Problem to solve:
Write the listing out once more, identical to the original but without pictures.

** Opening Available data block **

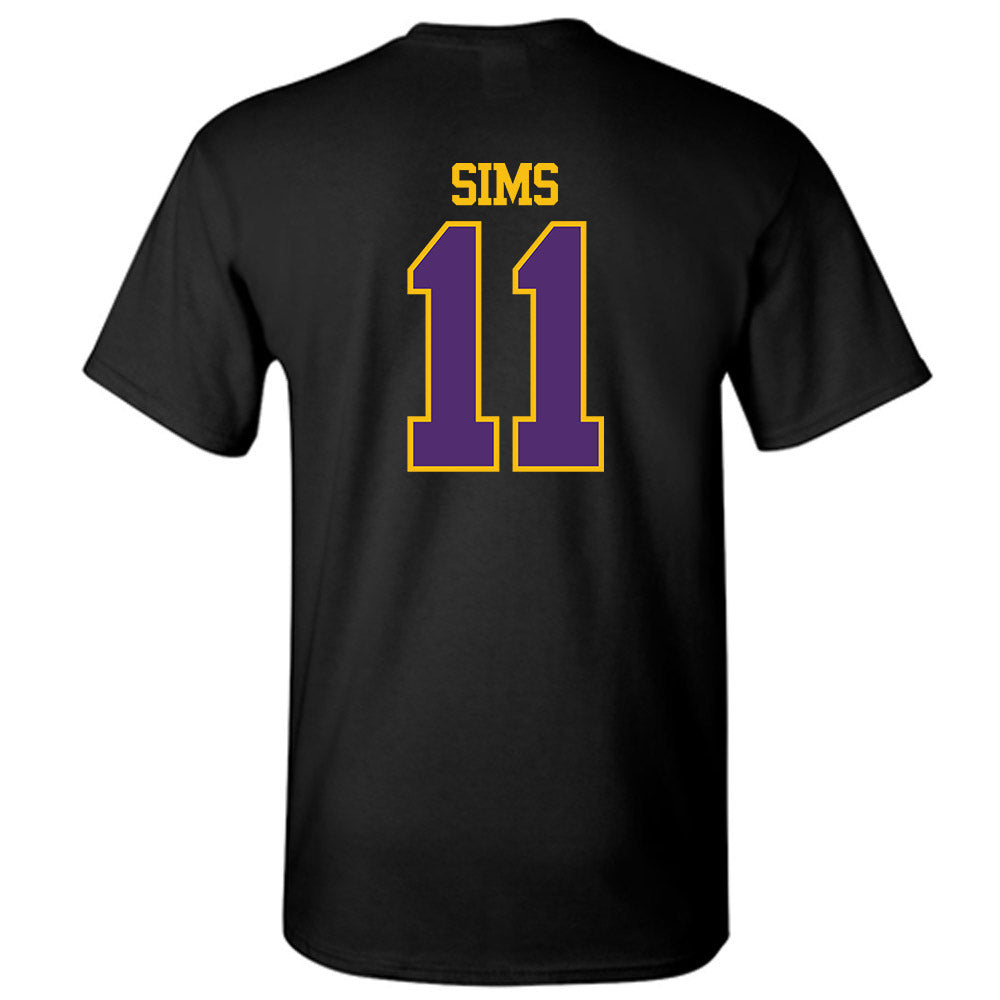Minn. St. - NCAA Football : Maximus Sims - Classic Shersey T-Shirt-1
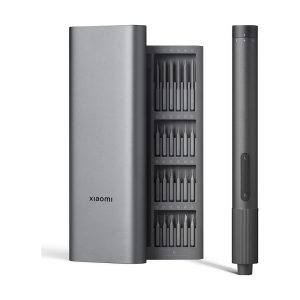 CACCIAVITE ELETTRICO XIAOMI MI PRECISION 24-IN-1 BLACK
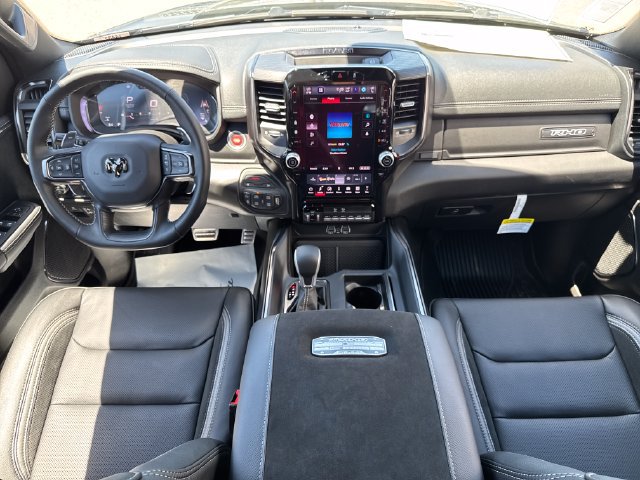 New 2026 RAM 1500 RHO AWD/4WD image 9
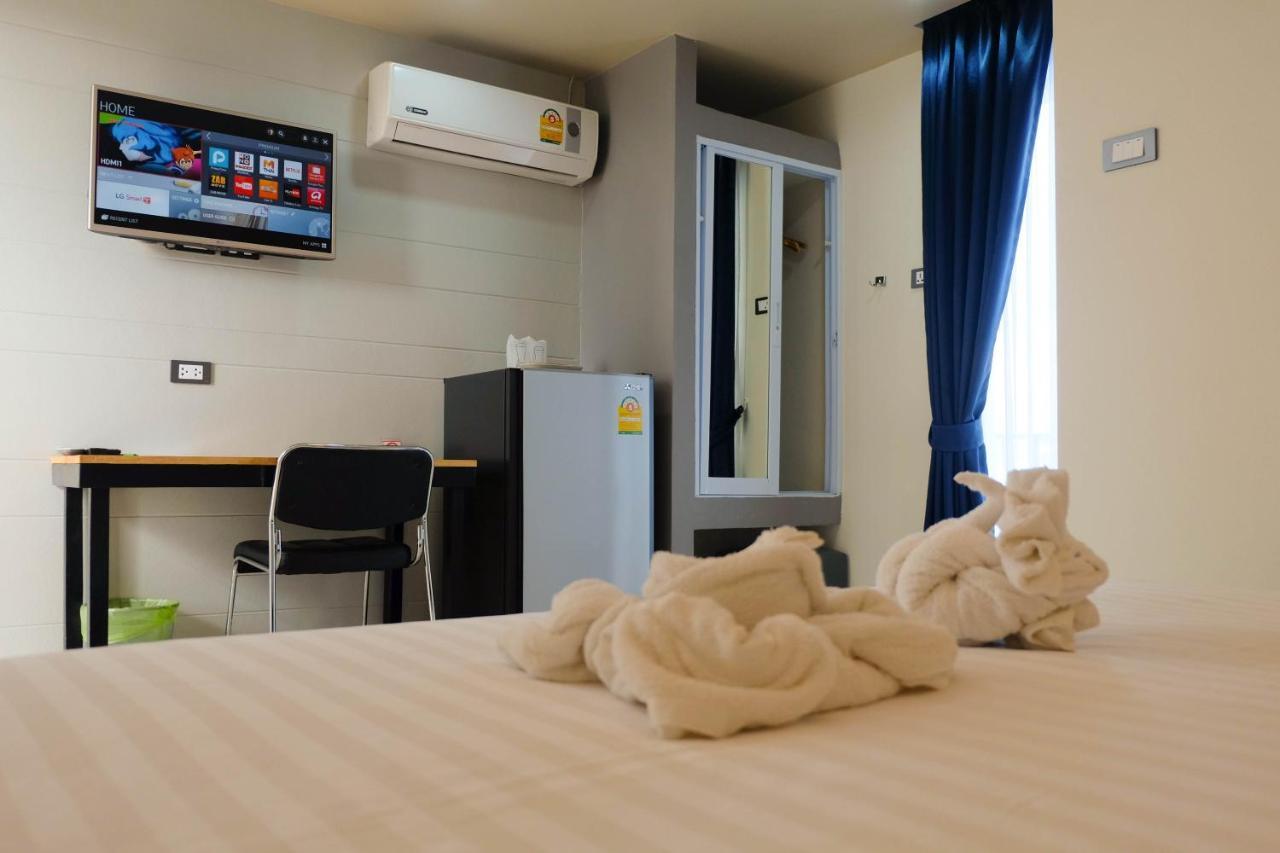 Hotel Le Neuf Nakorn 3*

** Closing Available data block **

Exercise result:
Minn. St. - NCAA Football : Maximus Sims - Classic Shersey T-Shirt-1
 CACCIAVITE ELETTRICO XIAOMI MI PRECISION 24-IN-1 BLACK
 New 2026 RAM 1500 RHO AWD/4WD image 9
 Hotel Le Neuf Nakorn 3*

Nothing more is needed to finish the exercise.